Text section =>

Will there be a Coronavirus Vaccine?


Image created by A. Kolla

To really put an end to the pandemic, we need a vaccine.

A. Kolla, News Section Co-Editor

The COVID-19 pandemic has been keeping us all at home for weeks now and many are starting to wonder, when will it end? Of course, eventually, the pandemic will start slowing down and we will return to our old lives, albeit with some changes to the way we live. One thing that will help to end this pandemic is a vaccine. But how long will it take to get one?

Vaccines are not easy to make and are not made quickly. Some vaccines can take up to 15 years to reach clinics, as said by The History of Vaccines. Luckily, a vaccine for this pandemic won’t take that long. For one, we are in the middle of a pandemic, so vaccine production will be sped up. According to the scientific advisors to the UK and US governments, Sir Patrick Vallance and Anthony Fauci respectively, a mass-produced vaccine will most likely take 12-18 months. That number, however, is for a vaccine available for the masses which will also have to be very thoroughly tested. According to the Guardian, experimental vaccines might be considered safe enough to be administered on a limited basis to high-risk groups, namely health workers dealing with the pandemic in hospitals. These vaccines could be ready this year, maybe even as early as June, but it is important to remember that these won’t be available for the public as they may not be fully tested.

Long story short, most of us along with the general public will have a vaccine (hopefully) in 12-18 months, sometime between spring and fall next year. Though a mass-produced vaccine will most likely put an end to the pandemic, it is important to remember for now to continue social distancing to keep yourself and others safe from the pandemic.

Task objective =>
Copy out the whole article on a coronavirus vaccine word for word.

(Saved entries)
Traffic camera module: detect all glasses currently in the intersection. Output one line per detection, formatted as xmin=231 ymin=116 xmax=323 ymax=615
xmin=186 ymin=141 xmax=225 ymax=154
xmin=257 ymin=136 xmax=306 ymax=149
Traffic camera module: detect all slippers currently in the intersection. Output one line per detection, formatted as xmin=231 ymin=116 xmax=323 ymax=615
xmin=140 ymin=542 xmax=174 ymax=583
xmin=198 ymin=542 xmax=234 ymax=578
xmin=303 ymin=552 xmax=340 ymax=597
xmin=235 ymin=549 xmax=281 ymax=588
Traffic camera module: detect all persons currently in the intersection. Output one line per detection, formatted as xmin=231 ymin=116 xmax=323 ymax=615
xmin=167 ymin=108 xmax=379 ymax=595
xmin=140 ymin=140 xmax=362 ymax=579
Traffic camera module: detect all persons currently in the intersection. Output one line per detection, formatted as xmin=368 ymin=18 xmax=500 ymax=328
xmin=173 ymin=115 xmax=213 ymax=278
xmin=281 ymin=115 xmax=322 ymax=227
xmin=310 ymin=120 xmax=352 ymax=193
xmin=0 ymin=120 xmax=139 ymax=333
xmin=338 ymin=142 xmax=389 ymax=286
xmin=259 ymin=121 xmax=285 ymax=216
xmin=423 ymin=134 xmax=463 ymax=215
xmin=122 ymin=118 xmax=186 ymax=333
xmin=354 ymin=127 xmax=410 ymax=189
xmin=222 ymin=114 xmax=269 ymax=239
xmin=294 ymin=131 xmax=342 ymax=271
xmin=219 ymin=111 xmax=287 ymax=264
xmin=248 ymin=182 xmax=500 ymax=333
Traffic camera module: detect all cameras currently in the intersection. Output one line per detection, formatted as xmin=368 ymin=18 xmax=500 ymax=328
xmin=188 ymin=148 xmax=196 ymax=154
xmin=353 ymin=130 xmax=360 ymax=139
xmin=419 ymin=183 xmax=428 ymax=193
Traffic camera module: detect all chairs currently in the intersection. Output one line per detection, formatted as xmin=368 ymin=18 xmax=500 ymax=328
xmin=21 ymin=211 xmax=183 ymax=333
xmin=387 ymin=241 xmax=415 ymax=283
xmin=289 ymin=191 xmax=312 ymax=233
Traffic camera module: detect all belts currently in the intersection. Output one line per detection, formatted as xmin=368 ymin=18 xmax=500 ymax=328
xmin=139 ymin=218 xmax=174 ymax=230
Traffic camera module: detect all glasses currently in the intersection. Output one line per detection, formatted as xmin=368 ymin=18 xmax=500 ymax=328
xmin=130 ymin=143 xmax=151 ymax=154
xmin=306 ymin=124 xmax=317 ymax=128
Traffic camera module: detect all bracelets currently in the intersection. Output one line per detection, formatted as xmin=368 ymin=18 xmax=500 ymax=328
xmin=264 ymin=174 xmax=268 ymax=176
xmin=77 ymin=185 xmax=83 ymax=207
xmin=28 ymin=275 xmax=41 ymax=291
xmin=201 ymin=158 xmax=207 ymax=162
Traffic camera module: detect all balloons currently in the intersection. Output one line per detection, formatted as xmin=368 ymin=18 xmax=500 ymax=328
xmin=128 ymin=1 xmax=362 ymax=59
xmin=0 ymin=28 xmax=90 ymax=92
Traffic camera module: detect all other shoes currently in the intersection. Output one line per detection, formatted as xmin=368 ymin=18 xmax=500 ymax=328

Written response =>
Will there be a Coronavirus Vaccine?


Image created by A. Kolla

To really put an end to the pandemic, we need a vaccine.

A. Kolla, News Section Co-Editor

The COVID-19 pandemic has been keeping us all at home for weeks now and many are starting to wonder, when will it end? Of course, eventually, the pandemic will start slowing down and we will return to our old lives, albeit with some changes to the way we live. One thing that will help to end this pandemic is a vaccine. But how long will it take to get one?

Vaccines are not easy to make and are not made quickly. Some vaccines can take up to 15 years to reach clinics, as said by The History of Vaccines. Luckily, a vaccine for this pandemic won’t take that long. For one, we are in the middle of a pandemic, so vaccine production will be sped up. According to the scientific advisors to the UK and US governments, Sir Patrick Vallance and Anthony Fauci respectively, a mass-produced vaccine will most likely take 12-18 months. That number, however, is for a vaccine available for the masses which will also have to be very thoroughly tested. According to the Guardian, experimental vaccines might be considered safe enough to be administered on a limited basis to high-risk groups, namely health workers dealing with the pandemic in hospitals. These vaccines could be ready this year, maybe even as early as June, but it is important to remember that these won’t be available for the public as they may not be fully tested.

Long story short, most of us along with the general public will have a vaccine (hopefully) in 12-18 months, sometime between spring and fall next year. Though a mass-produced vaccine will most likely put an end to the pandemic, it is important to remember for now to continue social distancing to keep yourself and others safe from the pandemic.